文本节选:

....................

/*
 *  说明: 基本的数学图形函数
 *
 *  作者: 杨海洋
 *  日期: 2023-03-15
 */

#ifndef GEOMETRY_H
#define GEOMETRY_H

#include "HCommon.h"

template<typename T> static inline T saturate_cast(unsigned char v)     { return T(v); }
/** @overload */
template<typename T> static inline T saturate_cast(char v)              { return T(v); }
/** @overload */
template<typename T> static inline T saturate_cast(unsigned short v)    { return T(v); }
/** @overload */
template<typename T> static inline T saturate_cast(short v)             { return T(v); }
/** @overload */
template<typename T> static inline T saturate_cast(unsigned int v)      { return T(v); }
/** @overload */
template<typename T> static inline T saturate_cast(int v)               { return T(v); }
/** @overload */
template<typename T> static inline T saturate_cast(float v)             { return T(v); }
/** @overload */
template<typename T> static inline T saturate_cast(double v)            { return T(v); }
/** @overload */
template<typename T> static inline T saturate_cast(long long v)         { return T(v); }
/** @overload */
template<typename T> static inline T saturate_cast(unsigned long long v){ return T(v); }

template <typename T>
class PointT
{
public:
    JUDGE_JSON_NLOHMANN_DEFINE(PointT,x,y);
    virtual ~PointT(){}
    PointT():x(0), y(0) {}
    PointT(T _x,  T _y):x(_x), y(_y) {}
    PointT(const PointT& pt):x(pt.x), y(pt.y) {}
    PointT& operator = (const PointT& pt) { x=pt.x; y=pt.y; return *this; }

    //! conversion to another data type
    template<typename T2> operator PointT<T2>() const
    {
        return PointT<T2>(saturate_cast<T2>(x), saturate_cast<T2>(y));
    }

    //! dot product
    T dot(const PointT& pt) const {return saturate_cast<T>(x*pt.x + y*pt.y);}
    //! dot product computed in double-precision arithmetics
    double ddot(const PointT& pt) const{return (double)x*(double)(pt.x) + (double)y*(double)(pt.y);}
    //! cross-product
    double cross(const PointT& pt) const{return (double)x*pt.y - (double)y*pt.x;}
    //! checks whether the point is inside the specified rectangle
    //bool inside(const RectT<T>& r) const{ return r.contains(*this); };

public:
    T x = 0, y = 0;
};

using Pointi = PointT<int>;
using Pointf = PointT<float>;
using Pointd = PointT<double>;
using Point = Pointi;


template<typename T> static inline
PointT<T>& operator += (PointT<T>& a, const PointT<T>& b)

....................

练习目标: 请从这段几何图形头文件代码的结尾处接着往下写。

[一组数据]
....................

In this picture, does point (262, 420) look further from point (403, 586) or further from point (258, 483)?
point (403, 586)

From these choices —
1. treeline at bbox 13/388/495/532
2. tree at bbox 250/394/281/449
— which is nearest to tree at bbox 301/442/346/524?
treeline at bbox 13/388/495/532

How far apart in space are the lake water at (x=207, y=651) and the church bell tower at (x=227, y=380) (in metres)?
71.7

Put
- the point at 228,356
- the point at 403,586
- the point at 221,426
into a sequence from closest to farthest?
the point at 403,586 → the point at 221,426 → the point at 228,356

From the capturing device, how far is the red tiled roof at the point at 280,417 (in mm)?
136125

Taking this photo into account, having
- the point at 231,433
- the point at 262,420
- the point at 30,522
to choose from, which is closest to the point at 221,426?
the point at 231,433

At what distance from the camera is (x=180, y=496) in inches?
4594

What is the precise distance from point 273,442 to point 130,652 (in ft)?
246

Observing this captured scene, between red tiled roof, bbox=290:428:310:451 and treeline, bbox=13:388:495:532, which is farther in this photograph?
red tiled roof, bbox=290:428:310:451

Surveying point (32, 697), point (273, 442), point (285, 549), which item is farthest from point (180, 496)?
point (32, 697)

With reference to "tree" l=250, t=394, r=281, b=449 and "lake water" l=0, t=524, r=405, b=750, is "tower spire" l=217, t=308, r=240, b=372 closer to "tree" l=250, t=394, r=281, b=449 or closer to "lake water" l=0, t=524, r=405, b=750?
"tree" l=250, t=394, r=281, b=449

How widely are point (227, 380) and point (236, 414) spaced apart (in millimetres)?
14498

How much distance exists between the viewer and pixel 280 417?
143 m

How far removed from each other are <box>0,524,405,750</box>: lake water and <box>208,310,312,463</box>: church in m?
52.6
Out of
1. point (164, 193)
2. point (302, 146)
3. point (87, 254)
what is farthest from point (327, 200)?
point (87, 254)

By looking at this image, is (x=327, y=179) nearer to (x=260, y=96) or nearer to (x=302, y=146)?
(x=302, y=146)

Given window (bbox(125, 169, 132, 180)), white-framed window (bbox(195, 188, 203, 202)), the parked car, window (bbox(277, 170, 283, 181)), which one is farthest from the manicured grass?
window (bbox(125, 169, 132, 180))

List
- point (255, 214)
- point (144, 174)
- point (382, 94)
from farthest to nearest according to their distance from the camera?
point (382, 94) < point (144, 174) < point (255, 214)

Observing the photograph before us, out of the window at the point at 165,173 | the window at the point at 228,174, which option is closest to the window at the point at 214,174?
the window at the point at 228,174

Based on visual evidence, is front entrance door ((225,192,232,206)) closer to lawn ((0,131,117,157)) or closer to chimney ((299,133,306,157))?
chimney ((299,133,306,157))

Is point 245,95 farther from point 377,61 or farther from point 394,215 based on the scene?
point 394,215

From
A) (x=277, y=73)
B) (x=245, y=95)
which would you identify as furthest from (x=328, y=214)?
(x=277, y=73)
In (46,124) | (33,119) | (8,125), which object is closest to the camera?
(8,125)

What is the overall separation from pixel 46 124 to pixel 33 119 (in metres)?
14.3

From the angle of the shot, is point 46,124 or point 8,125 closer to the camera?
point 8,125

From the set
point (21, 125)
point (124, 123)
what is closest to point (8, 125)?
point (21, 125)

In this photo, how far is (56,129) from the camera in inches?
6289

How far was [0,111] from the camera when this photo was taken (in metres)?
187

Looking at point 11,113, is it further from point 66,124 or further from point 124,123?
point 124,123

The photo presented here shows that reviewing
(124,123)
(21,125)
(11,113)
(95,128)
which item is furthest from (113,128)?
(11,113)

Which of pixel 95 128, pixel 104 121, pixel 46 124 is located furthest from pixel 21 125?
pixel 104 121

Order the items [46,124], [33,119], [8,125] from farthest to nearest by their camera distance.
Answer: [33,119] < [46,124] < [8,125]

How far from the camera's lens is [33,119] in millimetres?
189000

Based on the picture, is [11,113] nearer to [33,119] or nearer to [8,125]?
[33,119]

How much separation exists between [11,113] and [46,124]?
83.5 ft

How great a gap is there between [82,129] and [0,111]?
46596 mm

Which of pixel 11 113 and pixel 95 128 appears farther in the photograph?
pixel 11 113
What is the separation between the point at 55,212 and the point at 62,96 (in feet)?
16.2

....................

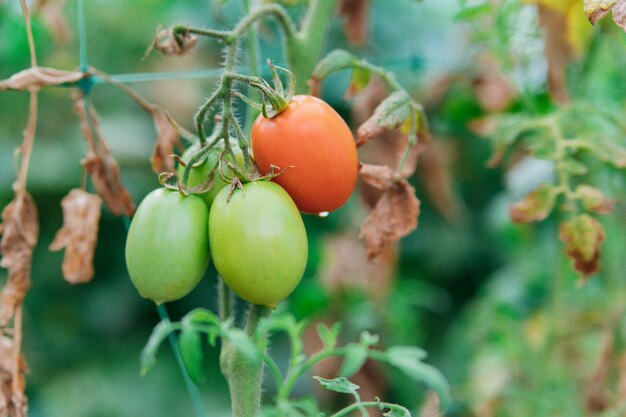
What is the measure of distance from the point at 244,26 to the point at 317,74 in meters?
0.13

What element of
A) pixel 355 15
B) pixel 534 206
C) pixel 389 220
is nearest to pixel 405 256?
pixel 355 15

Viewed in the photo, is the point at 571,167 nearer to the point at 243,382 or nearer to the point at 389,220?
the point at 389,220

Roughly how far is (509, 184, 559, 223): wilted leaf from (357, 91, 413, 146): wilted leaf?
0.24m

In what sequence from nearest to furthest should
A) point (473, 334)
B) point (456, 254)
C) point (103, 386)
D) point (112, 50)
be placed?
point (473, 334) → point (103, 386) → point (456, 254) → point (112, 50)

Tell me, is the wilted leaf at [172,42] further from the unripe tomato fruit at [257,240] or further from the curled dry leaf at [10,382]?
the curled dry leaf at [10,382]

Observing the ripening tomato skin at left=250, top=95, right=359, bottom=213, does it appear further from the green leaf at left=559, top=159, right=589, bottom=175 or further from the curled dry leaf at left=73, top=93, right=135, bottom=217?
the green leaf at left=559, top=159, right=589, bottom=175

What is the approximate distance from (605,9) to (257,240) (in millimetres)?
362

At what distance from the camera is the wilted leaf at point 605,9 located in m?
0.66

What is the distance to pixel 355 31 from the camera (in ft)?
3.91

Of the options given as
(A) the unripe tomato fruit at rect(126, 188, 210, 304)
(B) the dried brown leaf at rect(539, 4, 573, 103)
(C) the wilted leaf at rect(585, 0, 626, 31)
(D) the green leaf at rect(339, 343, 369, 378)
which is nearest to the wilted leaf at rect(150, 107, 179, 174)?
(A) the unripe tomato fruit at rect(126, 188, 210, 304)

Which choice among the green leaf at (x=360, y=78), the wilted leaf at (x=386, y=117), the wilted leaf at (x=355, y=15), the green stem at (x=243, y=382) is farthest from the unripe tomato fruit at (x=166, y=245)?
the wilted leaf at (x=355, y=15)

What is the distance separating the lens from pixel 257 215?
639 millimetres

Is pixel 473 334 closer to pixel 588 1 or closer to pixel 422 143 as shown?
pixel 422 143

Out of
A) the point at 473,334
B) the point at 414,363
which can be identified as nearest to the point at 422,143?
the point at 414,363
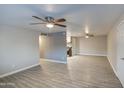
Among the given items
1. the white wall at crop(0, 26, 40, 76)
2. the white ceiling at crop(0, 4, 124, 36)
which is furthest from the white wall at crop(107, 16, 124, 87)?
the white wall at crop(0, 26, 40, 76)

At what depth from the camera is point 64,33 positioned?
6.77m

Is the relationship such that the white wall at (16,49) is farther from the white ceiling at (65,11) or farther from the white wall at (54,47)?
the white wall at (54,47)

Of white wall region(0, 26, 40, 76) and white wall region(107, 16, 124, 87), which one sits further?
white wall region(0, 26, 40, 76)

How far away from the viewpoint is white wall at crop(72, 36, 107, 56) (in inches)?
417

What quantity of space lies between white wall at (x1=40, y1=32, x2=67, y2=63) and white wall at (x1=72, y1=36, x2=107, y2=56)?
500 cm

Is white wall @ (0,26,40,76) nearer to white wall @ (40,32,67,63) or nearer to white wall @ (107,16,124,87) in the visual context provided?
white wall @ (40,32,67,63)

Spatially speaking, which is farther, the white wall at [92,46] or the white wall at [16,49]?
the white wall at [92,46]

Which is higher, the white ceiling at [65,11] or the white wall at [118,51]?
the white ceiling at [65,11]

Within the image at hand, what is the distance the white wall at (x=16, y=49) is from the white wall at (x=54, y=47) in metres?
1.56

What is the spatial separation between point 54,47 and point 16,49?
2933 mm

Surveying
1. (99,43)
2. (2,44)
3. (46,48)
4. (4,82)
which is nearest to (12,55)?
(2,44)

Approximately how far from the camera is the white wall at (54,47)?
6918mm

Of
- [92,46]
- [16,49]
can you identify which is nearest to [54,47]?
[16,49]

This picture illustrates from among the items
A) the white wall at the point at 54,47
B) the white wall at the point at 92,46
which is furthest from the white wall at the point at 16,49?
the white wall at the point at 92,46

....................

任务答案:
{
    a.x += b.x;
    a.y += b.y;
    return a;
}

template<typename T> static inline
PointT<T>& operator -= (PointT<T>& a, const PointT<T>& b)
{
    a.x -= b.x;
    a.y -= b.y;
    return a;
}

template<typename T> static inline
PointT<T>& operator *= (PointT<T>& a, int b)
{
    a.x = saturate_cast<T>(a.x * b);
    a.y = saturate_cast<T>(a.y * b);
    return a;
}

template<typename T> static inline
PointT<T>& operator *= (PointT<T>& a, float b)
{
    a.x = saturate_cast<T>(a.x * b);
    a.y = saturate_cast<T>(a.y * b);
    return a;
}

template<typename T> static inline
PointT<T>& operator *= (PointT<T>& a, double b)
{
    a.x = saturate_cast<T>(a.x * b);
    a.y = saturate_cast<T>(a.y * b);
    return a;
}

template<typename T> static inline
PointT<T>& operator /= (PointT<T>& a, int b)
{
    a.x = saturate_cast<T>(a.x / b);
    a.y = saturate_cast<T>(a.y / b);
    return a;
}

template<typename T> static inline
PointT<T>& operator /= (PointT<T>& a, float b)
{
    a.x = saturate_cast<T>(a.x / b);
    a.y = saturate_cast<T>(a.y / b);
    return a;
}

template<typename T> static inline
PointT<T>& operator /= (PointT<T>& a, double b)
{
    a.x = saturate_cast<T>(a.x / b);
    a.y = saturate_cast<T>(a.y / b);
    return a;
}

template<typename T> static inline
double norm(const PointT<T>& pt)
{
    return std::sqrt((double)pt.x*pt.x + (double)pt.y*pt.y);
}

template<typename T> static inline
bool operator == (const PointT<T>& a, const PointT<T>& b)
{
    return a.x == b.x && a.y == b.y;
}

template<typename T> static inline
bool operator != (const PointT<T>& a, const PointT<T>& b)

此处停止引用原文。